Moreover, although the proposed second amended complaint features some new factual allegations regarding the limits Ufeli's disabilities imposed on his life, it primarily rephrases the vague disability allegations from the first amended complaint, alleging that Ufeli was "physically and emotionally Shut-Down" and was "depressed, despondent, anxious, and emotionally incapacitated." (D.E. 34-1 at 1, 5). Given that the same basic disability allegations were in the first amended complaint and are central to the claims raised in both complaints, these facts were plainly known by both Ufeli and counsel at the time of the first amended complaint. See Southmark, 88 F.3d at 316. If counsel did not have enough time to adequately prepare the first amended complaint, he could have sought an extension at that time, a process he has used several other times throughout this case.

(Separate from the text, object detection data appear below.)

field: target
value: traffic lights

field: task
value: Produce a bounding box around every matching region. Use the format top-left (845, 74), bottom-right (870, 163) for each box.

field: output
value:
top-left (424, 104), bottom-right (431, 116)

Finally, Ufeli's delay would prejudice Defendants, who have now drafted two motions to dismiss, one of which was mooted when the court granted Ufeli leave to file a first amended complaint and the other of which was granted. (See D.E. 36). To limit such prejudice, Ufeli could have moved to amend in response to the arguments in the motion to dismiss, but instead sought the best of both worlds by waiting to see what the court's conclusions would be before seeking leave to amend. Accordingly, it would be inappropriate to grant leave to file a second amended complaint under these circumstances.
Ufeli's motion for leave to file a second amended complaint (D.E. 34) is DENIED.
ORDERED this 11th day of February, 2020.